第1話:1975年の朝
まぶたの裏に、白い光が差し込んでいた。
「……ん」
ゆっくりと目を開ける。
見えたのは、見覚えのない天井だった。
白い塗り壁に、古い木の梁。
エアコンの音も、車の走る音も聞こえない。
代わりに――
チュンチュン、と鳥の鳴き声。
「……は?」
身体を起こそうとして、違和感に気づく。
軽い。
やけに軽い。
腕を見下ろすと、そこにあったのは――
子供の手だった。
細く、小さく、肌の張りが違う。
一瞬、思考が止まる。
「なんだ……これ」
声を出す。
だが、それもおかしい。
高瀬 恒一の記憶にある自分の声より、明らかに高い。
幼い。
慌てて立ち上がる。
畳の感触が足の裏に伝わる。
その瞬間、別の違和感。
――畳?
俺の部屋、フローリングだったはずだろ。
視線を巡らせる。
六畳ほどの和室。
押し入れ。
ちゃぶ台。
壁には、見覚えのないカレンダー。
そして――
部屋の隅に置かれた、ブラウン管テレビ。
「……いや、待て」
心臓の鼓動が、少しずつ速くなる。
ありえない。
こんな部屋、知らない。
というか――
時代が違う。
ふらつきながら、壁のカレンダーに近づく。
赤と黒で印刷された数字。
その上に書かれている文字。
⸻
1975年(昭和50年)
⸻
「……は?」
声が漏れる。
意味が、理解できない。
1975年?
ふざけるな。
俺はさっきまで――
終電で帰っていて、
スマホを見て、
バブル崩壊の記事を――
「……スマホ」
ポケットに手を突っ込む。
ない。
当然だ。
そもそも、この体にスーツすら着ていない。
「……夢、か?」
呟いてみる。
だが、妙に現実感がある。
畳の感触も、空気の匂いも、すべてがリアルだ。
そのとき――
ガラッ。
襖が開く音。
「恒一ー? もう起きなさいよ」
女性の声。
振り向く。
そこに立っていたのは、見知らぬ女性――
いや。
「……母さん?」
口が勝手に動いた。
女性は、少し驚いた顔をしたあと、すぐにいつもの調子で言う。
「何ぼーっとしてるの。学校遅れるわよ」
エプロン姿。
優しいが、少し忙しそうな声。
記憶が、じわりと蘇る。
この人は――
俺の母親だ。
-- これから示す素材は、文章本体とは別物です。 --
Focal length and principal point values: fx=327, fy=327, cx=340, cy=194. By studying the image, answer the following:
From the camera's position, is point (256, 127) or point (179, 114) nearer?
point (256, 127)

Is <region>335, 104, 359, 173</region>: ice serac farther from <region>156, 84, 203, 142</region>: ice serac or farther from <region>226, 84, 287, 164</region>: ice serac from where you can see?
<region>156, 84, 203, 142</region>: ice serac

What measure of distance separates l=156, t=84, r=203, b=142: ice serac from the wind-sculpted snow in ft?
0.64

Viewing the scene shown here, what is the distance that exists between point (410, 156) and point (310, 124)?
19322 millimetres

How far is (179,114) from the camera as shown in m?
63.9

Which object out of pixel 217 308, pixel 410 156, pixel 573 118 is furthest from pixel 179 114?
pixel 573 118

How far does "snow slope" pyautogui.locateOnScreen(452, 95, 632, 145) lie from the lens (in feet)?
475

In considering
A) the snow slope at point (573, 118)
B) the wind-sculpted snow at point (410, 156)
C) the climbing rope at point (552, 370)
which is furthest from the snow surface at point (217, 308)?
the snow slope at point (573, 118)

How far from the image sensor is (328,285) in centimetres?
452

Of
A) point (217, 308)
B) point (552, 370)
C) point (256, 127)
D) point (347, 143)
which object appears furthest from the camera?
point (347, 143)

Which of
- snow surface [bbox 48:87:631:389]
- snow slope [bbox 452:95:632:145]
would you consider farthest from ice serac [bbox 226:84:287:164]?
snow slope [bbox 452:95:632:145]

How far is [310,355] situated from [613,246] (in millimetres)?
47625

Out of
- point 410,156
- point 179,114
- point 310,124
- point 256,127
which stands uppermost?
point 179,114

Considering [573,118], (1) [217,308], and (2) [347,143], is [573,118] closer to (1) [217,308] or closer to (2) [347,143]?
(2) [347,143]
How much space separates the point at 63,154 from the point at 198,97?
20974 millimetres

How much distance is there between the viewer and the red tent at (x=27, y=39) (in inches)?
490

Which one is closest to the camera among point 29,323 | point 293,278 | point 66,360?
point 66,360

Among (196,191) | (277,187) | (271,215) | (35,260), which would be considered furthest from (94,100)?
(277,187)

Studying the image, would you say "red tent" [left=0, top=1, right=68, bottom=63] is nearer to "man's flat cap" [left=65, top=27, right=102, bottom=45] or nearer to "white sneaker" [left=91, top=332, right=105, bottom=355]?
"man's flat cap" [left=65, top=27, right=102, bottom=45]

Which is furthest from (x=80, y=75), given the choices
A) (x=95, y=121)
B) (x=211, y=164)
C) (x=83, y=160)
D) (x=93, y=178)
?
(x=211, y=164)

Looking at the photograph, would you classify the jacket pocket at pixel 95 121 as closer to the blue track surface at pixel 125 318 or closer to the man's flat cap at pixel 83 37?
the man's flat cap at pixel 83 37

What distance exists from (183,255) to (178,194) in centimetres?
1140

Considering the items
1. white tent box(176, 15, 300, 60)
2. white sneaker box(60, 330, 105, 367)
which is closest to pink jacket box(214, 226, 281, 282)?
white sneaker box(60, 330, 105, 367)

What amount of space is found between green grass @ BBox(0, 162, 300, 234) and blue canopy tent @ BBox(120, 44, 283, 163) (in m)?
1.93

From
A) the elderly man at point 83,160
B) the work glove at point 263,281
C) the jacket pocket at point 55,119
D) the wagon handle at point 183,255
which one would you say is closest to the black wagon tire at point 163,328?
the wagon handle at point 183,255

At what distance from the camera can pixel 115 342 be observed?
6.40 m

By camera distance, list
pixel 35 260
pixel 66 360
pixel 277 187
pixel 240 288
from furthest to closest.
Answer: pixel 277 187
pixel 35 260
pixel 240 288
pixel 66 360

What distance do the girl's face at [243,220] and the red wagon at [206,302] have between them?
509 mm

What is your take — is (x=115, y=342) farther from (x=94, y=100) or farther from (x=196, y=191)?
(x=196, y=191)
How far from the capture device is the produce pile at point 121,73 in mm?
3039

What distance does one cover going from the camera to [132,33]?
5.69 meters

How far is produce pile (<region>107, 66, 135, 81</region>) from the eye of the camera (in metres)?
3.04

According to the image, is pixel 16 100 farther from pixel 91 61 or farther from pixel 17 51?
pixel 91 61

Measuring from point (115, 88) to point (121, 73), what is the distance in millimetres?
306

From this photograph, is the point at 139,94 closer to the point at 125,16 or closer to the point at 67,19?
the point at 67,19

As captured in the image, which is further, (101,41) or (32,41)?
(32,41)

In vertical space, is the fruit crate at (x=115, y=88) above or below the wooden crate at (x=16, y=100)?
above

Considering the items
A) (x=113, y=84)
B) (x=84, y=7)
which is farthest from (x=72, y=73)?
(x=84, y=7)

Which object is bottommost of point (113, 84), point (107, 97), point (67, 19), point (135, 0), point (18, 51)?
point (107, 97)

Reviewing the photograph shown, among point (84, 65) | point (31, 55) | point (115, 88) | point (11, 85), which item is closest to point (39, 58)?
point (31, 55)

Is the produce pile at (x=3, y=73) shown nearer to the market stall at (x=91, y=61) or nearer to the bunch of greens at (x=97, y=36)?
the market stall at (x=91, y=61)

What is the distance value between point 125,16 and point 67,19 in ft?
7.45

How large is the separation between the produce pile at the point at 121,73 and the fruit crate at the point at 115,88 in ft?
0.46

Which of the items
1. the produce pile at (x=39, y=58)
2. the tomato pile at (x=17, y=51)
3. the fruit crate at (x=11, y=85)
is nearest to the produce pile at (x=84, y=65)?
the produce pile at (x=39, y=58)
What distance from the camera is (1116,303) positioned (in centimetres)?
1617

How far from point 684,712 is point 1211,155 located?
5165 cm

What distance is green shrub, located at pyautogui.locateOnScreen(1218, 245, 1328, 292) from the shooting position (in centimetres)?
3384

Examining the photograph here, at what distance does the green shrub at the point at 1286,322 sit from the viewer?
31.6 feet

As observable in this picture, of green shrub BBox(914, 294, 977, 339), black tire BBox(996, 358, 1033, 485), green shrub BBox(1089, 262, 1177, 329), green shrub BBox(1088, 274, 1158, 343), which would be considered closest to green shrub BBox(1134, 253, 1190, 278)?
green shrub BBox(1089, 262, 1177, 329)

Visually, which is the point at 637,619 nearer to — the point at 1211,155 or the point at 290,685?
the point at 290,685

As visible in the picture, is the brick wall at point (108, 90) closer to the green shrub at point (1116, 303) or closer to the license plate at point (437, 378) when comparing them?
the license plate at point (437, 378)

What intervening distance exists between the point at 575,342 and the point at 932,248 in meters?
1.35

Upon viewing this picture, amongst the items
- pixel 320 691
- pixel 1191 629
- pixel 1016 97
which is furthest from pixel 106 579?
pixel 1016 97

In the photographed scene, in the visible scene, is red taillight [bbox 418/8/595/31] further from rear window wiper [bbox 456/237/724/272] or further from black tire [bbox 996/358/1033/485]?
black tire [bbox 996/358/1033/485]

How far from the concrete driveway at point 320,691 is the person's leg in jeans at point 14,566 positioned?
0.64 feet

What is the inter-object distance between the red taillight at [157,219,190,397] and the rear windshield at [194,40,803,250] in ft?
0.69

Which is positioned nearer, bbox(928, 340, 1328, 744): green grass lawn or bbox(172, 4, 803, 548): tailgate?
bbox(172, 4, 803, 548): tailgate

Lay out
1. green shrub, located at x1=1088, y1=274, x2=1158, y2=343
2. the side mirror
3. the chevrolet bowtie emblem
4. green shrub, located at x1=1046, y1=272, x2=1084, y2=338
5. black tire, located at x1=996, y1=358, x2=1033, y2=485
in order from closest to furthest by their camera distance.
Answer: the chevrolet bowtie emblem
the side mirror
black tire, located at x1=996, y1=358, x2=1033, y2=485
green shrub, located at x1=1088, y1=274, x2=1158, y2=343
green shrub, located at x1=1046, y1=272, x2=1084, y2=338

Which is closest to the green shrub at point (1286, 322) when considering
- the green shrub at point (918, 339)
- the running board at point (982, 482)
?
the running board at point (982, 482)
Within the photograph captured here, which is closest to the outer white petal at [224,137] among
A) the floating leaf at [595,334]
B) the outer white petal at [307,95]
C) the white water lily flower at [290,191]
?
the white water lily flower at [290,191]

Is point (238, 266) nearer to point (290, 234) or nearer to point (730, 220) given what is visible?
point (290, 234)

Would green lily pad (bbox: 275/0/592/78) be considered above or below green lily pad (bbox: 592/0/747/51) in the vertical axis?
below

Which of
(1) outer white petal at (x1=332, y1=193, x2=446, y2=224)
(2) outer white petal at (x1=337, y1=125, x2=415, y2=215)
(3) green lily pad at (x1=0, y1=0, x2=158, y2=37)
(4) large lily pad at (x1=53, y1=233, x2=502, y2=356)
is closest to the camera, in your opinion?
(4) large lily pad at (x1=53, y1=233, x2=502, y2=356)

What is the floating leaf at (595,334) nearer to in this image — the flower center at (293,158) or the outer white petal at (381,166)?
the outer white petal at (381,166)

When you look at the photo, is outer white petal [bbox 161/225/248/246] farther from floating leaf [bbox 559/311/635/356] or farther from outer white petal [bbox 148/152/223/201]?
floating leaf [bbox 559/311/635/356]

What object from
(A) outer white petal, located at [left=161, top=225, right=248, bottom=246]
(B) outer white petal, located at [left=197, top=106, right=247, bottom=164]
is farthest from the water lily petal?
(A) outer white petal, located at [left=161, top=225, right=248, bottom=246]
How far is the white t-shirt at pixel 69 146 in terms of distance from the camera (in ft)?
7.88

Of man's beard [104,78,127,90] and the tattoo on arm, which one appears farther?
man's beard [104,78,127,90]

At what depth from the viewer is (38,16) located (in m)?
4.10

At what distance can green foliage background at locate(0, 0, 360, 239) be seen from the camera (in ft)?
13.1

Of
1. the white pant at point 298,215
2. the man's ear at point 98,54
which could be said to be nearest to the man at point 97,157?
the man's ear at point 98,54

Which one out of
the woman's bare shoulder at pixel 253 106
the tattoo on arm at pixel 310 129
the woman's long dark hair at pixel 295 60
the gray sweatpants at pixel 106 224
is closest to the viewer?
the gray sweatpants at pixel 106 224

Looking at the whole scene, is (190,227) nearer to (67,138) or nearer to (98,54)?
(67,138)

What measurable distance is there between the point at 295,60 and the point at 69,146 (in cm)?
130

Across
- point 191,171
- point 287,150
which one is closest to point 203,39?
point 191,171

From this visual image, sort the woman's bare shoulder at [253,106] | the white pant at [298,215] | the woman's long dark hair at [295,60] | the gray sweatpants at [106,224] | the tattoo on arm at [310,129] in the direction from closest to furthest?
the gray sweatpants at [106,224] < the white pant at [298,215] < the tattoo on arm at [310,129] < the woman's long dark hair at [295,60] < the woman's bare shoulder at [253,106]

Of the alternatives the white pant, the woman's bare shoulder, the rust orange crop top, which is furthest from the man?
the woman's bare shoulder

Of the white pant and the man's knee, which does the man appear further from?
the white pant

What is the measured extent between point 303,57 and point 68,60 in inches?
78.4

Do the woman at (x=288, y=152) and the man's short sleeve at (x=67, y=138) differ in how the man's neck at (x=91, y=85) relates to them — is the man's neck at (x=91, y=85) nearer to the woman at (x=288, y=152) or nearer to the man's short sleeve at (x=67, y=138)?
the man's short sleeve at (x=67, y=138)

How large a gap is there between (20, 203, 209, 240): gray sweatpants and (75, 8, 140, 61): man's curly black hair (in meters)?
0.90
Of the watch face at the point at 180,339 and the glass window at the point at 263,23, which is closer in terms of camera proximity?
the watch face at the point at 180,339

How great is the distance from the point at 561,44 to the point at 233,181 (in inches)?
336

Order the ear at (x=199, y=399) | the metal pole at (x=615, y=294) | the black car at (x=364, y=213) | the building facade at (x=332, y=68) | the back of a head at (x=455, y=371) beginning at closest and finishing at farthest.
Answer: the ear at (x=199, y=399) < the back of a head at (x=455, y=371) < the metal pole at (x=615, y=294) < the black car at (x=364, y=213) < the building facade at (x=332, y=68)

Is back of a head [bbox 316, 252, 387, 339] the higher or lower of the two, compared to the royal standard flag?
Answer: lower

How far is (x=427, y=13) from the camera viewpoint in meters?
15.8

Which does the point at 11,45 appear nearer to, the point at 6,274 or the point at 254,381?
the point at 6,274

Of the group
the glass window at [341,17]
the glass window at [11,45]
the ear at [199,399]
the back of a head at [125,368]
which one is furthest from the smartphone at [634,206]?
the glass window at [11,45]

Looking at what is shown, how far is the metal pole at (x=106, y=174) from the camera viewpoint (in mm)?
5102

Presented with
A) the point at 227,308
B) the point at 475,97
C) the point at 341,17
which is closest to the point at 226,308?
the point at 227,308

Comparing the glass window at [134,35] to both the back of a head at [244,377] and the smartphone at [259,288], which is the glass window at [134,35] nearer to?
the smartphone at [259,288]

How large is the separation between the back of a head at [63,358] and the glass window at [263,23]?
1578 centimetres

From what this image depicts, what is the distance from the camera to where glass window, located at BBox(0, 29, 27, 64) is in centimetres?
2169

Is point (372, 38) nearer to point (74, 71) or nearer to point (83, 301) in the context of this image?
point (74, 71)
若い頃の。
「……まじかよ」
小さく呟く。
女性――母は、不思議そうに首を傾げる。
「何?」
「……いや、なんでもない」
心臓がうるさい。
頭の中が、ぐちゃぐちゃだ。
だが――
一つだけ、はっきりしていることがある。
⸻
(これ、夢じゃない)
⸻
1975年。
昭和50年。
そして――
この体。
「……戻ったのか」
自然と、言葉がこぼれる。
ブラック企業。
失敗した投資。
何も残らなかった35年間。
それが、全部。
「やり直せる……?」
その瞬間。
頭の奥で、何かが繋がる。
ファミコンは1983年。
バブル景気は1986年頃から。
土地価格は異常に上がる。
株も、狂ったように上がる。
そして――
1991年、崩壊。
全部、知っている。
「……はは」
思わず、笑いが漏れた。
(これ、勝ちじゃないか)
母が不思議そうにこちらを見る。
「何笑ってるの?」
「……いや」
ゆっくりと、息を吐く。
「なんでもないよ」
胸の奥で、確信が固まっていく。
もう一度、人生をやり直せる。
しかも――
未来を知ったまま。
(だったら)
「今度は、全部取る」
小さく呟いたその言葉は、
まだ誰にも聞かれていない。
だがその日、
一人の男の人生は、
静かに、そして確実に変わり始めた。